INSTRUCTIONS TO FOLLOW. Repeat the CentOS 7 VirtualHost setup post word for word, from beginning to end.

SUPPLIED PASSAGE.
<<<<
This is gonna be a quick and dirty post about how to properly setup VirtualHost in Centos 7. I mainly made this as part of the Let’s encrypt setup. So, yeah let’s get started

First of all, you obviously need to install the LAMP stack in your server. Go HERE

Create the directory structure Link to heading

We need a specific directory structure so that we can easily manage the VirtualHosts. Here, I’ll be using the structure /var/www/site1.com/public_html as the document root for site1.com and so on

# Let us create the directory
mkdir -p /var/www/dev1.digitz.org/public_html

# Here "dev1.digitz.org" is the domain name I'm gonna be using in this example
# replace it with your desired domain name

# Give the ownership of the directories to Apache
chown -R apache. /var/www/dev1.digitz.org

# Set the permissions properly
chmod -R 755 /var/www

Now let us create a “Hello World” index file. This is just to make sure that our new virtualhost works.
>>>>
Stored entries
<<<<
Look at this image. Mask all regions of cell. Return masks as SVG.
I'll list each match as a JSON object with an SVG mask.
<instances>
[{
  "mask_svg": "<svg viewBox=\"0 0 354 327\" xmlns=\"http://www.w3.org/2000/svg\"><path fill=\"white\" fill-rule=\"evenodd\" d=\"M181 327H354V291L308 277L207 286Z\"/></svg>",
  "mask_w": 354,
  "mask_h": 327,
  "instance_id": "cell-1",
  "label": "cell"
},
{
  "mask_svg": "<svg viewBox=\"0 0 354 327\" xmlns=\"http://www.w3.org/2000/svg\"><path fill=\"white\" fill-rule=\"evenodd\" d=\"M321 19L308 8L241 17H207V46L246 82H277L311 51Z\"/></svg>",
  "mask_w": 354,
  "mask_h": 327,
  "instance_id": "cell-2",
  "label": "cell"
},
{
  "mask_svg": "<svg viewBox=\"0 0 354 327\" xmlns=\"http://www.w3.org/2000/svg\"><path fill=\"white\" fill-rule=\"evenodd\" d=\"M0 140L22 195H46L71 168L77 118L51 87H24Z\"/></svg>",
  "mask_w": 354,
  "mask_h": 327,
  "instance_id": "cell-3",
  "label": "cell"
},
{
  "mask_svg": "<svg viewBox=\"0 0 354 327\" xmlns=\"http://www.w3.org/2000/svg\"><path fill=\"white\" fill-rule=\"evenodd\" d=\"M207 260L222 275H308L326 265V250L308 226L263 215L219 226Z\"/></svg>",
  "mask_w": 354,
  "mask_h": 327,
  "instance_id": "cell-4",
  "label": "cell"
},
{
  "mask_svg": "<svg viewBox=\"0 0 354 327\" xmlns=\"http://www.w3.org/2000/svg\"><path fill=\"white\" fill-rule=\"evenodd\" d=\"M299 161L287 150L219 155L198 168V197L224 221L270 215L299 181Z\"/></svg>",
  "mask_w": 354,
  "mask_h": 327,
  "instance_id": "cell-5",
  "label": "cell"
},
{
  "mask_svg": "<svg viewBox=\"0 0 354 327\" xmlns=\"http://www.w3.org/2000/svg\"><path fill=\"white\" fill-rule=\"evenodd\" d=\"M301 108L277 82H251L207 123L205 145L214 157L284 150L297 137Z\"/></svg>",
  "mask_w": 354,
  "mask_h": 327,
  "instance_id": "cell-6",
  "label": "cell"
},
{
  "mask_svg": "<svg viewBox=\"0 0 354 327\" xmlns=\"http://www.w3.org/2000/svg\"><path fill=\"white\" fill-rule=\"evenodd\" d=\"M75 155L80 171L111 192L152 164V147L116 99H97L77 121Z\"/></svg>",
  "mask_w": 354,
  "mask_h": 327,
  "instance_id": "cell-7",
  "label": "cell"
>>>>
RESPONSE.
This is gonna be a quick and dirty post about how to properly setup VirtualHost in Centos 7. I mainly made this as part of the Let’s encrypt setup. So, yeah let’s get started

First of all, you obviously need to install the LAMP stack in your server. Go HERE

Create the directory structure Link to heading

We need a specific directory structure so that we can easily manage the VirtualHosts. Here, I’ll be using the structure /var/www/site1.com/public_html as the document root for site1.com and so on

# Let us create the directory
mkdir -p /var/www/dev1.digitz.org/public_html

# Here "dev1.digitz.org" is the domain name I'm gonna be using in this example
# replace it with your desired domain name

# Give the ownership of the directories to Apache
chown -R apache. /var/www/dev1.digitz.org

# Set the permissions properly
chmod -R 755 /var/www

Now let us create a “Hello World” index file. This is just to make sure that our new virtualhost works.